Mereka menyebut usulan tersebut merupakan usulan AS dari utusan Timur Tengah Steve Witkoff. Israel juga memperingatkan bahwa mereka dapat melanjutkan perang setelah tahap pertama jika mereka yakin perundingan tidak efektif. Perundingan tahap kedua seharusnya dimulai sebulan yang lalu, sehingga meningkatkan ketidakpastian seputar gencatan senjata yang rapuh tersebut. Hamas bersikeras agar perundingan itu dimulai. Ahad malam, Israel mengumumkan penghentian segera bantuan ke Gaza.

Fase pertama gencatan senjata mulai berlaku pada 19 Januari dan memungkinkan gelombang bantuan masuk ke Gaza. Rata-rata 600 truk bantuan masuk setiap harinya. 600 truk bantuan setiap harinya dimaksudkan untuk terus memasuki ketiga fase gencatan senjata.
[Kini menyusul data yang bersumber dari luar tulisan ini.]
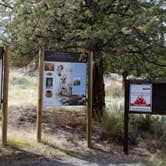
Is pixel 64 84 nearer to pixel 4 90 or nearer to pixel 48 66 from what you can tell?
pixel 48 66

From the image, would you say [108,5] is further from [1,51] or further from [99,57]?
[1,51]

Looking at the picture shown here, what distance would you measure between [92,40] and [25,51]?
84.2 inches

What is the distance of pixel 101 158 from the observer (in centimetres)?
921

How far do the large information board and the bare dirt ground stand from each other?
1.02 metres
Namun, Hamas mengatakan kurang dari 50 persen dari jumlah truk yang disepakati yang membawa bahan bakar, untuk generator dan keperluan lainnya, diizinkan masuk. Hamas juga mengatakan masuknya hewan hidup dan pakan ternak, yang merupakan kunci ketahanan pangan, ditolak masuk.
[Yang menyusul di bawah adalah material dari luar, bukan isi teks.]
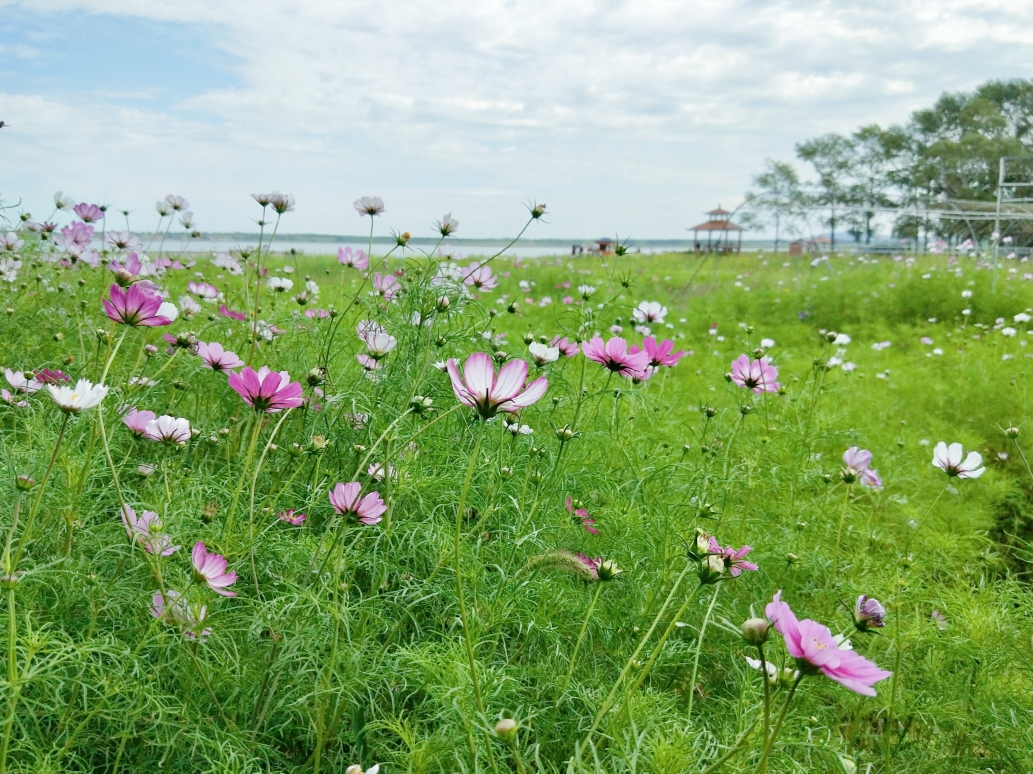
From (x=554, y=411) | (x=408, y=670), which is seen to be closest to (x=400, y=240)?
(x=554, y=411)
“Gencatan senjata memberikan bantuan yang sangat dibutuhkan di Gaza, tapi itu masih jauh dari cukup untuk memenuhi kebutuhan yang sangat besar,” kata Dewan Pengungsi Norwegia, Ahad. Pengumuman Israel datang beberapa jam setelah umat Islam di Gaza menandai berbuka puasa pertama selama bulan suci Ramadhan, dengan meja-meja panjang yang disiapkan untuk makan bersama melintasi puing-puing bangunan yang hancur akibat perang.
Penghentian bantuan yang tiba-tiba membuat warga Palestina bergegas ke pasar. Harga di Gaza “segera naik tiga kali lipat,” Mahmoud Shalabi, wakil direktur program Bantuan Medis untuk Palestina di Gaza utara, mengatakan kepada The Associated Press.
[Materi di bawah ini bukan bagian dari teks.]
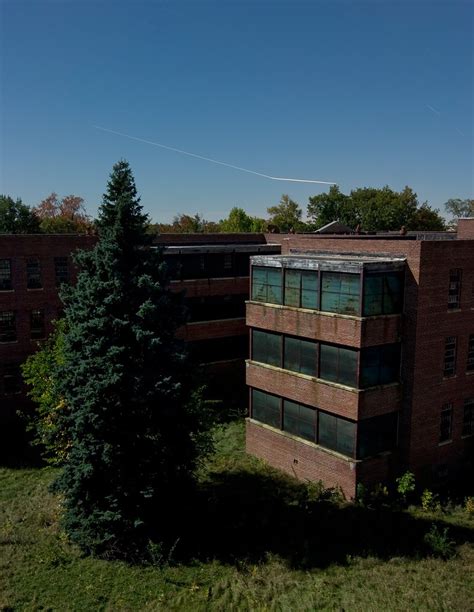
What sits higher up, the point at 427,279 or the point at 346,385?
the point at 427,279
Lihat postingan ini di Instagram
Yang paling menonjol dalam kritik terhadap penghentian bantuan Israel adalah pernyataan yang menyebut keputusan tersebut sebagai pelanggaran. “Hukum humaniter internasional jelas: Kita harus diberi akses untuk memberikan bantuan penting yang menyelamatkan nyawa,” kata kepala kemanusiaan PBB, Tom Fletcher.
Beberapa jam setelah pengumuman Israel, lima kelompok nonpemerintah meminta Mahkamah Agung Israel mengeluarkan perintah sementara yang melarang negara tersebut mencegah bantuan memasuki Gaza, dan mengklaim bahwa tindakan tersebut melanggar kewajiban Israel berdasarkan hukum internasional dan merupakan kejahatan perang: “Kewajiban ini tidak dapat didasarkan pada pertimbangan politik.”
Tahun lalu, Pengadilan Kriminal Internasional mengatakan ada alasan untuk percaya bahwa Israel telah menggunakan “kelaparan sebagai metode peperangan” ketika mengeluarkan surat perintah penangkapan terhadap Netanyahu. Tuduhan ini juga penting dalam kasus Afrika Selatan di Mahkamah Internasional yang menuduh Israel melakukan genosida.
Pada Ahad, Kenneth Roth, mantan kepala Human Rights Watch, mengatakan Israel sebagai kekuatan pendudukan mempunyai “kewajiban mutlak” untuk memfasilitasi bantuan kemanusiaan berdasarkan Konvensi Jenewa, dan menyebut keputusan Israel sebagai “dimulainya kembali strategi kelaparan kejahatan perang” yang mengarah pada surat perintah ICC.